The standing estimate
Right now, the federal Energy Information Administration says
West Virginia's mineable coal, or "estimated recoverable
reserves," stands at about 17.3 billion tons.
The EIA's figure is grounded in the WVGES's early 20th-century
county-by-county estimate of the state's original coal "resource"
— the broadest measure of coal in the ground — that totaled about
117 billion tons in seams greater than a foot thick.
Following some circa-1990 refinements arrived at through sampling
at a limited number of sites, the EIA's number in 1995 for West
Virginia's estimated recoverable reserves stood at 19.6 billion
tons. And seventeen years later, in 2012, the agency has taken it
down to the current 17.3 billion tons — essentially by doing no
more than subtracting the 150 million tons or so that has been
mined each year.
Blake's own estimate
As a reality check, with the WVGES's update still very much in
progress, Blake has dusted off the century-old numbers and
refreshed them himself, county-by-county, in a sort of gold-plated
back-of-the-envelope estimate based on the very detailed knowledge
he and his team have gleaned from 30 years in the field.
Right away, he took the original resource 12 inches or thicker
down from 117 billion tons to 93 billion tons, based on places
where it has become apparent the early estimates were too high. He
placed about 30 billion tons of that in the northern part of the
state and 63 billion in the south.
About 67 billion tons of that original native resource was thick
enough to mine, he said.
Since the Civil War, about 23.5 billion tons has been mined or
lost to mining in the state, leaving 43.5 billion tons of the
thick-enough coal still in the ground.
Figuring a little over 10 percent is lost to infrastructure and
about 50 percent of what's left is mineable, that comes to about
19 billion tons — pretty close to the EIA's current figure and
others, he pointed out.
The estimate to come
But what's really needed is the painstaking from-scratch update
the WVGES is nearing the end of now.
That effort, begun in 1995, has two prongs: mapping all the coal
that's been mined based on coal-industry maps and, at the same
time, mapping all the coal that's left based on core samples and
other records.
The survey has mostly mapped and counted the heart of the state's
coal, Blake said. What's left is the edges of the coal beds, where
seams thin out and the work is more detailed.
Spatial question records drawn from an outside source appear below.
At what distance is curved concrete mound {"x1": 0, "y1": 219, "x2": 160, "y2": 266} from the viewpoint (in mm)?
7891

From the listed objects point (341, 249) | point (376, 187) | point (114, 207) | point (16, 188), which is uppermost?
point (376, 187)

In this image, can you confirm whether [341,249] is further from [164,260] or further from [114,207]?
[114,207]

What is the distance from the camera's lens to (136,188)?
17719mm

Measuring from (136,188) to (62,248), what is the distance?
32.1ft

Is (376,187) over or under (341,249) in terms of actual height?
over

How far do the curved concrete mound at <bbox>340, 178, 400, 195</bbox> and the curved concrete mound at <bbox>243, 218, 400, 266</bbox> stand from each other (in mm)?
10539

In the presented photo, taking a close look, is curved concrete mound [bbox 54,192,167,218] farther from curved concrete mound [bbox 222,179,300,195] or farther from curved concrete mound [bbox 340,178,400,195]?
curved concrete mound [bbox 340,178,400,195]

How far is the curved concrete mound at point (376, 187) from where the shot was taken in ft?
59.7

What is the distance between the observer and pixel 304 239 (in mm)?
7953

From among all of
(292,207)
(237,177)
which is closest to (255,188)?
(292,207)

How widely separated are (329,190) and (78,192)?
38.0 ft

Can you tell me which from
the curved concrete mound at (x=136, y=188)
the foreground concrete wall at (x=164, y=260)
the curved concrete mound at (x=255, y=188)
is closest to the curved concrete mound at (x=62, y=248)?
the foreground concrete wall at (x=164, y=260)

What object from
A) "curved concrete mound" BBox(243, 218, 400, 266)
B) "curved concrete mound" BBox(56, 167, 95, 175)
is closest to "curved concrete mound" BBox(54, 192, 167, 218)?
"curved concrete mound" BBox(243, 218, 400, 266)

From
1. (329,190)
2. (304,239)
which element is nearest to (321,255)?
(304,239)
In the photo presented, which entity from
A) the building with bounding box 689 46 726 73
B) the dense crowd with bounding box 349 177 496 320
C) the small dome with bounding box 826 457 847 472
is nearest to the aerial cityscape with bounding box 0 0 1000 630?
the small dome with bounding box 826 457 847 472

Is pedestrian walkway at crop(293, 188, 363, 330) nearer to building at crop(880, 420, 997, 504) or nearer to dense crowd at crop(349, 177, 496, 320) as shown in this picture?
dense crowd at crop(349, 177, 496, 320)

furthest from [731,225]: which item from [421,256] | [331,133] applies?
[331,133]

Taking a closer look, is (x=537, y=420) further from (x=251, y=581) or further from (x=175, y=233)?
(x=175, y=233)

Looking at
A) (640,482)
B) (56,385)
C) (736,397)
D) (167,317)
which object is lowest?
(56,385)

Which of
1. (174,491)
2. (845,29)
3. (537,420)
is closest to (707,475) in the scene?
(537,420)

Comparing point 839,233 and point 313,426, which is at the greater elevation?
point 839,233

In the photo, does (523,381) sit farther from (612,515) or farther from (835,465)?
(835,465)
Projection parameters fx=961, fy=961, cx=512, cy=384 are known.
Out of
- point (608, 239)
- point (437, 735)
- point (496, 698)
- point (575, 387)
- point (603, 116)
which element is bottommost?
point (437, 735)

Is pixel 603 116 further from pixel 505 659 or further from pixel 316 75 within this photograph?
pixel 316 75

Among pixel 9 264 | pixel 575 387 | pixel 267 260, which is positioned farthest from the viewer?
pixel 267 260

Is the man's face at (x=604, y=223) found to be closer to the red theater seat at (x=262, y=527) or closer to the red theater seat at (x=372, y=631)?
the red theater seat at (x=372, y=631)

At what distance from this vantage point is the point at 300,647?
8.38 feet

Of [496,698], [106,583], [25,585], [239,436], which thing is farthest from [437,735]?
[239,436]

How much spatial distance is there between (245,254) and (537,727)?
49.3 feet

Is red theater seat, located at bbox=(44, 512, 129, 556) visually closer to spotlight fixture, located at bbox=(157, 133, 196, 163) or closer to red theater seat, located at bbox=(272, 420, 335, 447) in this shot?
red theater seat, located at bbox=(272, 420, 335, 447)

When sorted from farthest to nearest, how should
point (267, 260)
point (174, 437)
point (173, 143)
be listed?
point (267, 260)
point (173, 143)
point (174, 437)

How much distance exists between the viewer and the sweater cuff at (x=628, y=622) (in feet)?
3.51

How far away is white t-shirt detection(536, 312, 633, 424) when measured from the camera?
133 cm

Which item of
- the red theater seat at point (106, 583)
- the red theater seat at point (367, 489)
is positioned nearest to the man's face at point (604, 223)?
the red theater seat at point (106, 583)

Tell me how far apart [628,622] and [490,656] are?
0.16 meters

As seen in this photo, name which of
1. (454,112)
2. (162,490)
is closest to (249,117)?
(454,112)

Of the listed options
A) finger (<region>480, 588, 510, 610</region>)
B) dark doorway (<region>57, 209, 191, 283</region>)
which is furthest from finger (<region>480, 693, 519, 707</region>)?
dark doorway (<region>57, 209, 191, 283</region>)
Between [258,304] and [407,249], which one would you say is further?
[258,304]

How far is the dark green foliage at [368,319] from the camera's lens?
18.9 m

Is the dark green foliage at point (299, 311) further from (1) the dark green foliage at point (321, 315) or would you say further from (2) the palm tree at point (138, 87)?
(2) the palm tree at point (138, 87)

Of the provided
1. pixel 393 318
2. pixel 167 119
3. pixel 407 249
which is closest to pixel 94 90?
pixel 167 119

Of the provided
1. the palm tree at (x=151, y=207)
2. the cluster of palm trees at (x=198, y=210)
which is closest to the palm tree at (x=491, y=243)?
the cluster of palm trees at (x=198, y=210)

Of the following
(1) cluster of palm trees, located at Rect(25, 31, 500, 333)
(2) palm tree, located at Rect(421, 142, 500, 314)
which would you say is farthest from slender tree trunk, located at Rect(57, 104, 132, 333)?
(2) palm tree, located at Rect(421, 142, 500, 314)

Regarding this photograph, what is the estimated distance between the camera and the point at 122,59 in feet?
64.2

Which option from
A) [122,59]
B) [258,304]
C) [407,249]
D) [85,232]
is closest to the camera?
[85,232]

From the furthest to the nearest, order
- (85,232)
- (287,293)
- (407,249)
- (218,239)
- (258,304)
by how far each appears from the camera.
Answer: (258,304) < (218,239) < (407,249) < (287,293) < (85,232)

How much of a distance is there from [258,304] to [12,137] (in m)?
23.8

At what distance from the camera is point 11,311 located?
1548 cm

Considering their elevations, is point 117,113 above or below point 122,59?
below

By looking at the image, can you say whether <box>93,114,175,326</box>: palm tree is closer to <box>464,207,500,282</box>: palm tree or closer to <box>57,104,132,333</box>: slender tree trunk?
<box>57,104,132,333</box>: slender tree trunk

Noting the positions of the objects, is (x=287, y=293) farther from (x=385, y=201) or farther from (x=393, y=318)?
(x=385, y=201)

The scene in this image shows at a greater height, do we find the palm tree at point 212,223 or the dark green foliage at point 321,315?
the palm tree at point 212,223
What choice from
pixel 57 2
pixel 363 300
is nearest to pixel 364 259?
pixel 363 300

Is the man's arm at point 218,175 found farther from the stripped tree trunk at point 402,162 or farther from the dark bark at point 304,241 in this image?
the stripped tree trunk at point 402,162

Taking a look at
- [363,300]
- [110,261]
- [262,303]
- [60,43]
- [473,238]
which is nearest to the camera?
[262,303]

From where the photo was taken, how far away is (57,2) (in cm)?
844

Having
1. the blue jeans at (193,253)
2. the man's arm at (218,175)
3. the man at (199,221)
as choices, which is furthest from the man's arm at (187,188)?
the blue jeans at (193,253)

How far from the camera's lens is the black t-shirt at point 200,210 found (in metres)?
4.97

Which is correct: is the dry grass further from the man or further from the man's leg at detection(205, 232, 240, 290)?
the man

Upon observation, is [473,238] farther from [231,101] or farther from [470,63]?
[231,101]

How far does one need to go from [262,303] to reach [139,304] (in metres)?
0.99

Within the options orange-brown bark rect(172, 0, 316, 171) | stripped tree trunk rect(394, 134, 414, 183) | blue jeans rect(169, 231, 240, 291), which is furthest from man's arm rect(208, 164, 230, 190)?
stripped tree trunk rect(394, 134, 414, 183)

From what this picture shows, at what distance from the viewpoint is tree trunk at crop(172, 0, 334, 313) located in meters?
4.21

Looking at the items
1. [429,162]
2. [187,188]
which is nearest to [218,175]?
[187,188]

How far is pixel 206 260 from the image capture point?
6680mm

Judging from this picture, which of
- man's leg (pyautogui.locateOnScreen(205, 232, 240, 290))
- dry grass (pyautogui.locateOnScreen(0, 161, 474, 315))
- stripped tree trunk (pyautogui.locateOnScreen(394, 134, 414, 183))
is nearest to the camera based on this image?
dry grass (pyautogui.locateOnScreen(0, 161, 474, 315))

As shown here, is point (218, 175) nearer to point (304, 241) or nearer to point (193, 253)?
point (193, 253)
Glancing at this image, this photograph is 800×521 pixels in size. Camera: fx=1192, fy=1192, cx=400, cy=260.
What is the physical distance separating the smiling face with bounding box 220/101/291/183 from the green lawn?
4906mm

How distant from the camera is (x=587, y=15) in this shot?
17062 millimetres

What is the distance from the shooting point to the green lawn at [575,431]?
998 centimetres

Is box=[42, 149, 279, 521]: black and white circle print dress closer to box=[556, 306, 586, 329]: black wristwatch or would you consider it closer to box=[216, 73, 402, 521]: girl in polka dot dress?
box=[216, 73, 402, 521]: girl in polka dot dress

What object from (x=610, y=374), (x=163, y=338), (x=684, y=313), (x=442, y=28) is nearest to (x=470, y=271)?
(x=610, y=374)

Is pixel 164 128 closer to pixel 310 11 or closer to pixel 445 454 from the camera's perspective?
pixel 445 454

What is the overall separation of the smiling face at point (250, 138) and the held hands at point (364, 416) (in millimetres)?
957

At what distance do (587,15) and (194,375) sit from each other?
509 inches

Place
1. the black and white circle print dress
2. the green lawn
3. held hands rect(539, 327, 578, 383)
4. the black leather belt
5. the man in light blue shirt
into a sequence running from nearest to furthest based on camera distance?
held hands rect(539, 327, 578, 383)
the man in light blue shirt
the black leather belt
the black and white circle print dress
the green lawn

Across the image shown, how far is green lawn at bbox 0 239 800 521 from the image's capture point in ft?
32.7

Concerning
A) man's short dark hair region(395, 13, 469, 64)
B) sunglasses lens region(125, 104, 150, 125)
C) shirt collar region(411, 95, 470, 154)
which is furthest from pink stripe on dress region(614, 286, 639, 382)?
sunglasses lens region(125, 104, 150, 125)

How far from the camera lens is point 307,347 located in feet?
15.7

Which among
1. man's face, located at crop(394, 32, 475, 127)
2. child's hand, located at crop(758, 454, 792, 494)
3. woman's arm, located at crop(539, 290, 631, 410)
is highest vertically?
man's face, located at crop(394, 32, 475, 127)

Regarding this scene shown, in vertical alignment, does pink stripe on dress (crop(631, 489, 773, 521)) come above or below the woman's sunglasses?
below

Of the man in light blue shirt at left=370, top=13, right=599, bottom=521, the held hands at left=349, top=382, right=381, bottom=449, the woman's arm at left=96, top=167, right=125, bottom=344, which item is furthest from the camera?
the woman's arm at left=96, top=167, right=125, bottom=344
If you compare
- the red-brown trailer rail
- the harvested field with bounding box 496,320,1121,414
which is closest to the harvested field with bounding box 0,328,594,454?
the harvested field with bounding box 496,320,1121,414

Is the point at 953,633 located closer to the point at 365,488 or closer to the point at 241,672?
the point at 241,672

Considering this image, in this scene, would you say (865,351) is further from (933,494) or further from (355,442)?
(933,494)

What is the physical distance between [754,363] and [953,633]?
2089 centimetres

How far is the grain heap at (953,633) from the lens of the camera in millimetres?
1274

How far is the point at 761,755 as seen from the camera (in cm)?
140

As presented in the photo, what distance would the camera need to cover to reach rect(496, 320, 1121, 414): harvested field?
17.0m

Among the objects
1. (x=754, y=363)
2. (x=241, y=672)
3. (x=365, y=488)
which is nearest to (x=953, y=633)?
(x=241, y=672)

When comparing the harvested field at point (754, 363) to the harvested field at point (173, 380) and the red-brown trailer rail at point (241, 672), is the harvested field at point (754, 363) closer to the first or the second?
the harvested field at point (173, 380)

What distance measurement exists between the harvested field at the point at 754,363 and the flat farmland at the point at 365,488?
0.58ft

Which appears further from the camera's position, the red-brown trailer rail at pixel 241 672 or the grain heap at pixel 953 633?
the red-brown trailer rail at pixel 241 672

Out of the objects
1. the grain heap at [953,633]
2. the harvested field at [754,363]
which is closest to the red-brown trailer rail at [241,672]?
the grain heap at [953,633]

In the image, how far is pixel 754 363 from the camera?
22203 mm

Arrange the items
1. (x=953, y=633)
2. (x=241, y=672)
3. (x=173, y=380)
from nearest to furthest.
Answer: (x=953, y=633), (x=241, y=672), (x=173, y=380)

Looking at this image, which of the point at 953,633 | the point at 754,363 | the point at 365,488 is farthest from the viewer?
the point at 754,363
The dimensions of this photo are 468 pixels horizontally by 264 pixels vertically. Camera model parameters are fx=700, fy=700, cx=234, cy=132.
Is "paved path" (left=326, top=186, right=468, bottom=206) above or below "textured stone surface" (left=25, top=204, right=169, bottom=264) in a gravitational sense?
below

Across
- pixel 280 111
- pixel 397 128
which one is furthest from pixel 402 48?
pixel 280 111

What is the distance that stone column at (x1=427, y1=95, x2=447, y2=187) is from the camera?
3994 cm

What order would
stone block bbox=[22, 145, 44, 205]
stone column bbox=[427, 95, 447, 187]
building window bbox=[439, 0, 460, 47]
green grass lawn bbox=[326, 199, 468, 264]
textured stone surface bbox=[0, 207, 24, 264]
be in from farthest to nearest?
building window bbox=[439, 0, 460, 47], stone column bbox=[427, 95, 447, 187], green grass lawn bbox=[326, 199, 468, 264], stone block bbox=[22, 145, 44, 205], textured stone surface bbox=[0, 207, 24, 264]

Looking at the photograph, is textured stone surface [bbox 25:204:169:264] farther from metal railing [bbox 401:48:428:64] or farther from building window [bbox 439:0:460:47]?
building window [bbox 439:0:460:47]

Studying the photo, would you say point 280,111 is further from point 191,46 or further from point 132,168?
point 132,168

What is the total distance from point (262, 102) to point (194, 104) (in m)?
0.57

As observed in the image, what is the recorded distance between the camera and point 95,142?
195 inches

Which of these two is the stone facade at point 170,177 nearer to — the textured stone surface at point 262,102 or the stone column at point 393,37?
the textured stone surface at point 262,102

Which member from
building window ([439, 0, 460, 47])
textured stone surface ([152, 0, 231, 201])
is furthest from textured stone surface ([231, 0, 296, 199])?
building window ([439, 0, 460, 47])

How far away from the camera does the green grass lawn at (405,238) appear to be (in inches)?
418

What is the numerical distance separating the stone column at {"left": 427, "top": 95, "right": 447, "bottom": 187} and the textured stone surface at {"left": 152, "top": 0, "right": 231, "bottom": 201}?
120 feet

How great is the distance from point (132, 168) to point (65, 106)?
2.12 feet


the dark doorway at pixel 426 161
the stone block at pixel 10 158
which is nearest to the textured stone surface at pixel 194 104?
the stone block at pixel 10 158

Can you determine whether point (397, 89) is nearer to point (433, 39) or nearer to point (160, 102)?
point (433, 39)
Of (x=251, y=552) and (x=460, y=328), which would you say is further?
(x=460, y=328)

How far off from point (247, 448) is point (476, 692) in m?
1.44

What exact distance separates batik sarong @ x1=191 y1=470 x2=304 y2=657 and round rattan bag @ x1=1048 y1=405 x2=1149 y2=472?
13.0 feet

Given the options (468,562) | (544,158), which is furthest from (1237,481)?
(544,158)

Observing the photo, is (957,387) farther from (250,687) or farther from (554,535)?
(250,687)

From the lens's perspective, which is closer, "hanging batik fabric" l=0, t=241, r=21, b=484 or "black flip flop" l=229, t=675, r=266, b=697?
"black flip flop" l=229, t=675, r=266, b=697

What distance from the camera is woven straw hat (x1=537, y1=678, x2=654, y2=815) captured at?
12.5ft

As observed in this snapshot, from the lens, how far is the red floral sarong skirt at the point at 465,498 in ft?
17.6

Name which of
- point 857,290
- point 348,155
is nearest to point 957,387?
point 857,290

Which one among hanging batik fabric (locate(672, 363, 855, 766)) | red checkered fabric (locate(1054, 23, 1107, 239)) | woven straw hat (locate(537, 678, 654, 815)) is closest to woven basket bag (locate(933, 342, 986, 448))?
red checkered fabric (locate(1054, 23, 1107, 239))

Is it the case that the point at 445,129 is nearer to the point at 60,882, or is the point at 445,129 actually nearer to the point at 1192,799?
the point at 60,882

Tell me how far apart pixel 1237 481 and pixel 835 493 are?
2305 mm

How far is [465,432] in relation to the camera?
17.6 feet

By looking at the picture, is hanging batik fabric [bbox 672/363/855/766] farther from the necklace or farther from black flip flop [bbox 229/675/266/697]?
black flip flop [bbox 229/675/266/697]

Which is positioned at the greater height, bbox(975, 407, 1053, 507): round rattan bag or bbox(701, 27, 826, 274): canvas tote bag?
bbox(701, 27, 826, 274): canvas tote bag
When it's done, the new number for the original coal resource will
be higher than 117 billion tons, Blake said. That's because, given
20 years and modern technology, the survey is able to account for
much more of what's in the ground, both at great depths and right
out to the edges of the seams.
But he noted that that doesn't mean the recoverable reserves
estimate will be higher than the EIA's 17.3 billion tons.
Neither the EIA's estimate nor his back-of-the-envelope
calculation incorporates current detailed knowledge about, for
example, seams that will never be mined due to flooding. Blake
suggested that the inclusion of that kind of information may bring
the new estimated recoverable reserves figure below 17.3 billion
tons.
The task is expected to be complete in 2015.